Another factor that plays a large role in New Mexico’s medical inequity is the state’s large rural population. According to the University of New Mexico’s Rural Health Research Support Network, “In New Mexico, 30 of 33 counties are Health Professional Shortage Areas, and 60% of the population lives in rural communities.”
There is a large health disparity associated with living in rural areas by way of a simple lack of access to practicing physicians and up-to-date technology. The report explains that, in New Mexico, “Only 10% of physicians practice in rural areas.“ While living in rural areas does indeed tie into socioeconomic status, it is important to note that those impoverished in cities tend to have a different experience of medical inequity regarding those impoverished in rural areas.
An additional contributor to disparities in medical access and quality across the United States is the fact that although the nation has a mere 5 percent of the world’s total population, it accounts for nearly one-quarter of the world’s incarcerated population. The incarceration rate in New Mexico alone is particularly high, at 733 per 100,000 individuals, a number “higher than any democratic country on Earth,” according to the Prison Policy Initiative.

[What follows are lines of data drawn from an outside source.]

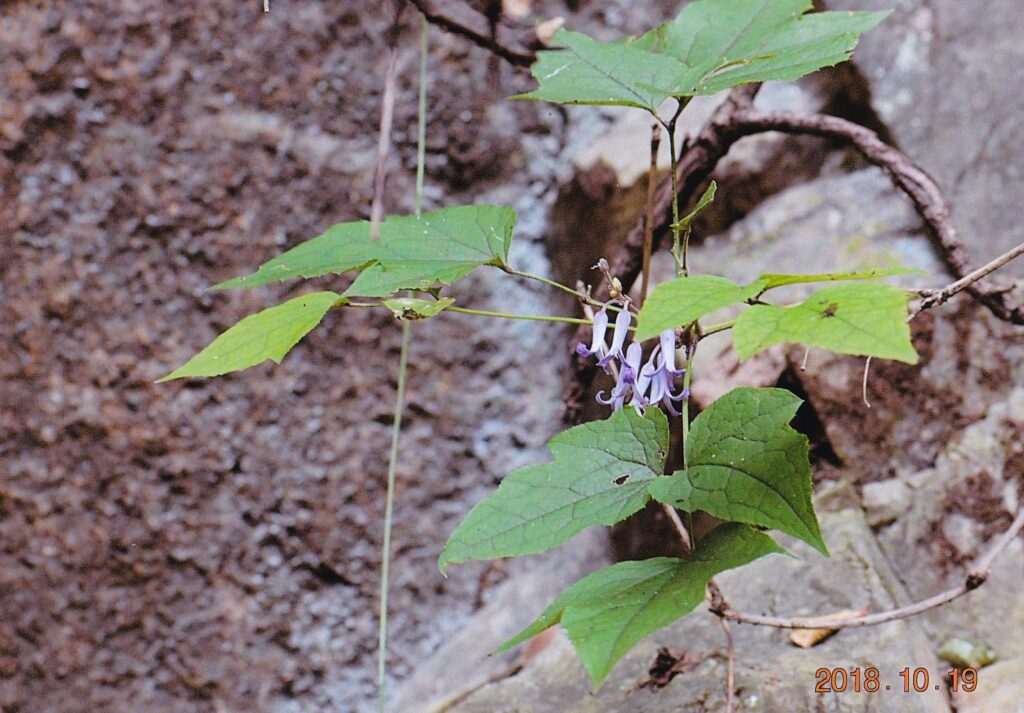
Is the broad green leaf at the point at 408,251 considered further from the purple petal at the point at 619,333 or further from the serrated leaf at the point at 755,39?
the serrated leaf at the point at 755,39

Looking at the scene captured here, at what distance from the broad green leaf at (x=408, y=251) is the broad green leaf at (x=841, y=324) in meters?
0.29

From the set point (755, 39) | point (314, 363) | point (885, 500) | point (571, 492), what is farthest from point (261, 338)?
point (885, 500)

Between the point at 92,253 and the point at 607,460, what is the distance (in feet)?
3.51

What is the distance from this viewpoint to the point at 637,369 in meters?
0.75

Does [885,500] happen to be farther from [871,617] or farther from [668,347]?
[668,347]

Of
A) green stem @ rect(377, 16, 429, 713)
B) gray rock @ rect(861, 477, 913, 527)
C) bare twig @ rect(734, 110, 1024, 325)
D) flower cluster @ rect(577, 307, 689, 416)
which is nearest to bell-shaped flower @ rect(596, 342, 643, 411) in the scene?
flower cluster @ rect(577, 307, 689, 416)

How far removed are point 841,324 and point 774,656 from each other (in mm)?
573

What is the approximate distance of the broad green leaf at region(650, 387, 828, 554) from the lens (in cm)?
59

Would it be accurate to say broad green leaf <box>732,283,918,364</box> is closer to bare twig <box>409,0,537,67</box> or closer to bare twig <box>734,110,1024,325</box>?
bare twig <box>734,110,1024,325</box>

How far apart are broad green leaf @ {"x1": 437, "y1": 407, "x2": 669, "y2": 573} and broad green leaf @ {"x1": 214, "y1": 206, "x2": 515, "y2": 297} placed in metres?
0.18

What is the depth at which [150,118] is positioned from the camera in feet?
4.58

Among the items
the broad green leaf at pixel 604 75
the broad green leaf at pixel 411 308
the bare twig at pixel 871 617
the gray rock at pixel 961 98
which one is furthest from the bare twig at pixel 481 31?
the bare twig at pixel 871 617

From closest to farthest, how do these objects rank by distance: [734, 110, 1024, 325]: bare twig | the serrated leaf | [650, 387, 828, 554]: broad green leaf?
[650, 387, 828, 554]: broad green leaf < the serrated leaf < [734, 110, 1024, 325]: bare twig

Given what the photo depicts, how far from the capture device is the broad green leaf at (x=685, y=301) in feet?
1.76
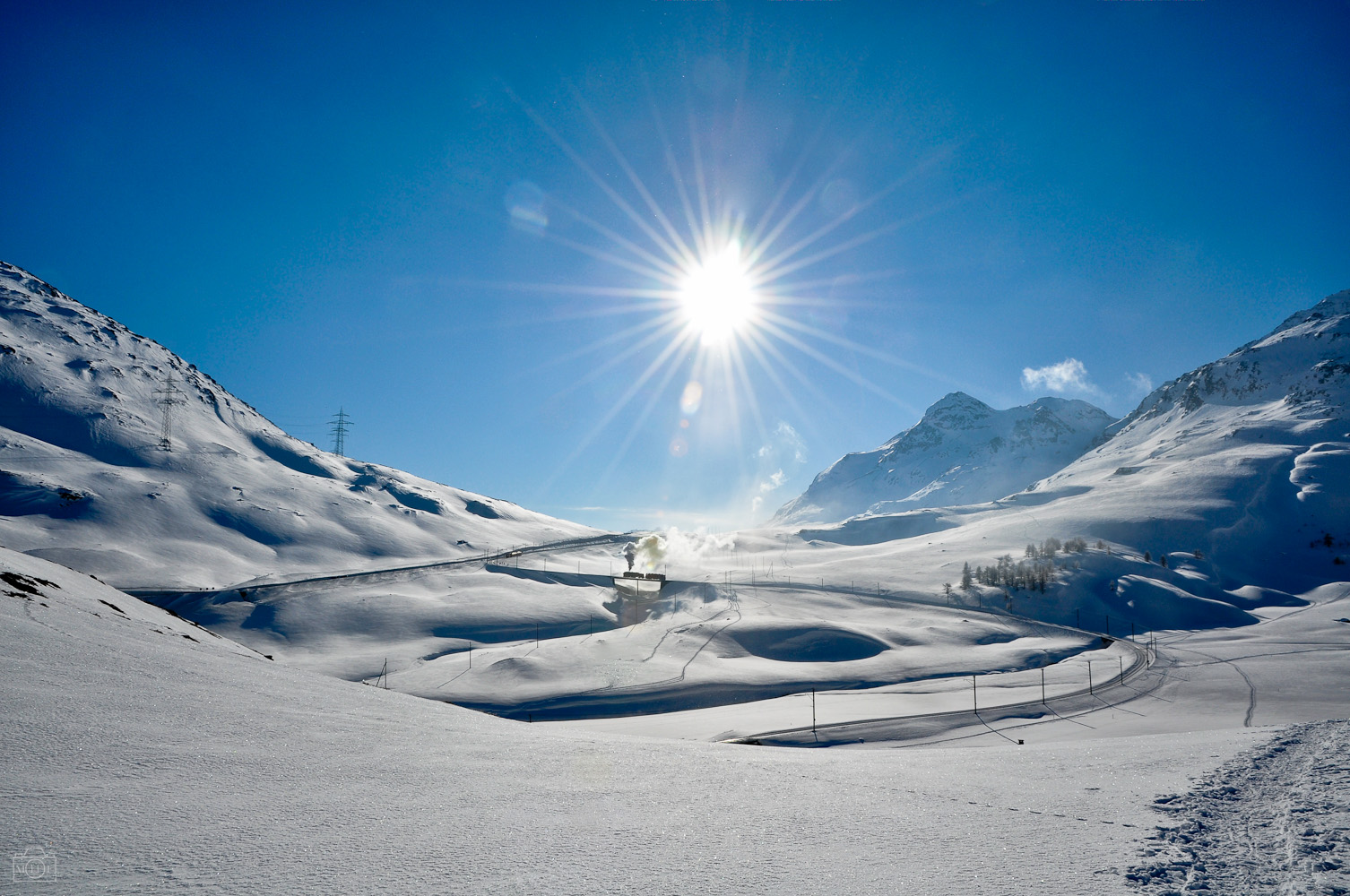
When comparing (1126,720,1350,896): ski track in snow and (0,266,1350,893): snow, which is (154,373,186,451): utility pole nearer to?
(0,266,1350,893): snow

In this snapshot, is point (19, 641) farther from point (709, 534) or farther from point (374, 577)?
point (709, 534)

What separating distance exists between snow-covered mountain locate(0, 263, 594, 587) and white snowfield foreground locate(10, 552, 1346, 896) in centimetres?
10178

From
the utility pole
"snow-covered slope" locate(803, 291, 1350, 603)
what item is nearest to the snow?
"snow-covered slope" locate(803, 291, 1350, 603)

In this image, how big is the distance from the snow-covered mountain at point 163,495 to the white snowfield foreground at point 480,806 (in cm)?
10178

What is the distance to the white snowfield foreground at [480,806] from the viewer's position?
5727mm

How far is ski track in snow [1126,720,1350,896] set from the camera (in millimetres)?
6512

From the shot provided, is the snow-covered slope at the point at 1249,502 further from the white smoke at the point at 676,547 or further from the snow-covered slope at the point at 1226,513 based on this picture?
the white smoke at the point at 676,547

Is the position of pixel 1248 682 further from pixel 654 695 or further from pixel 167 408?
pixel 167 408

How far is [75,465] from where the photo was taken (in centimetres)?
13275

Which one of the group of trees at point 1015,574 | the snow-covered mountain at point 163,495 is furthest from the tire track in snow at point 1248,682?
the snow-covered mountain at point 163,495

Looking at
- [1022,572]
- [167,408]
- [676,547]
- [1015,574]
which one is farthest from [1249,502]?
[167,408]

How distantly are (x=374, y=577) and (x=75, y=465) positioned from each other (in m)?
95.1

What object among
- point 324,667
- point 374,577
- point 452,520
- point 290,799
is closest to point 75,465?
point 452,520

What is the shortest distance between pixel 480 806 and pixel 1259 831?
10.4 meters
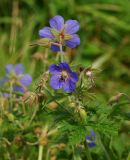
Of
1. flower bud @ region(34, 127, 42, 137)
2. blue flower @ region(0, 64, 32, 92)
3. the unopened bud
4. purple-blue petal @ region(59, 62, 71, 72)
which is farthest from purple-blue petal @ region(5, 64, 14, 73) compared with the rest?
purple-blue petal @ region(59, 62, 71, 72)

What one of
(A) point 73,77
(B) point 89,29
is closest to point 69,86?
(A) point 73,77

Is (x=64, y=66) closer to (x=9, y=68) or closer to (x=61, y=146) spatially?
(x=61, y=146)

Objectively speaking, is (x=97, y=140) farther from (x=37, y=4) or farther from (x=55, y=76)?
(x=37, y=4)

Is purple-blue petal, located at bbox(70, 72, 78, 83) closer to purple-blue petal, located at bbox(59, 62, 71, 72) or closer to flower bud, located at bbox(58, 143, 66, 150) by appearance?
purple-blue petal, located at bbox(59, 62, 71, 72)

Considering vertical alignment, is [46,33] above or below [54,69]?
above

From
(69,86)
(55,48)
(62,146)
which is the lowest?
(62,146)
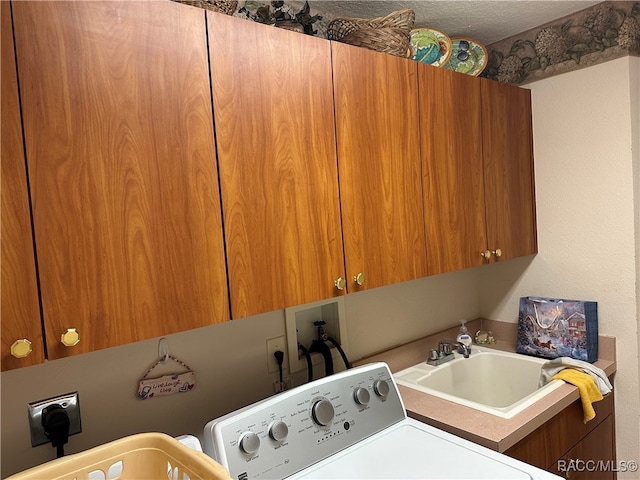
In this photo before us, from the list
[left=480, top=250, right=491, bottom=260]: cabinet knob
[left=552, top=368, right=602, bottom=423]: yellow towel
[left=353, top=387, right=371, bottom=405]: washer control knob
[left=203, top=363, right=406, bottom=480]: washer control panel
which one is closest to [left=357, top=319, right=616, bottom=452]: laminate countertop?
[left=552, top=368, right=602, bottom=423]: yellow towel

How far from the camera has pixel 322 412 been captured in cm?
129

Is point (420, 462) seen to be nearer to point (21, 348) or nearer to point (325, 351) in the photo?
point (325, 351)

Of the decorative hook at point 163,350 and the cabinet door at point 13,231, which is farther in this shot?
the decorative hook at point 163,350

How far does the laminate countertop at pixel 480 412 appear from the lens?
1.38 meters

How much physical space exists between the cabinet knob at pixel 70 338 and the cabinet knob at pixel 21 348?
0.19ft

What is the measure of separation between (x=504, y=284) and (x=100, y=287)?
6.73ft

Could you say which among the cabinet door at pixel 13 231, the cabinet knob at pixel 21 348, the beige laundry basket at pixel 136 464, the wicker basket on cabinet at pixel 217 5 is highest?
the wicker basket on cabinet at pixel 217 5

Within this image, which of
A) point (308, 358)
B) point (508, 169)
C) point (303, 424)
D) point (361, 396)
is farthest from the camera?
point (508, 169)

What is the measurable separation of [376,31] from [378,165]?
0.47 m

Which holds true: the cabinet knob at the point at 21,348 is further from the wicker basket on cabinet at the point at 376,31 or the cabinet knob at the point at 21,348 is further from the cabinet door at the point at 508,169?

Medical access within prison systems is best described as lacking. Inmates’ health concerns are often disregarded. For example, according to the CDC, the rate of TB, as well as other infectious diseases, is higher among America’s incarcerated population. Interestingly, medical inequity between free and incarcerated people connects back to the high rates of alcoholism and diseases of despair associated with poverty, indicating that this is yet another means by which SES determines who has access to medical services.
Medical inequity is a vast issue whose advocates are growing more vocal, working to ensure that, as John Green would wish – whether it be a literal remedy or the systemic overhaul of health care access – the disease is no longer where the cure is not.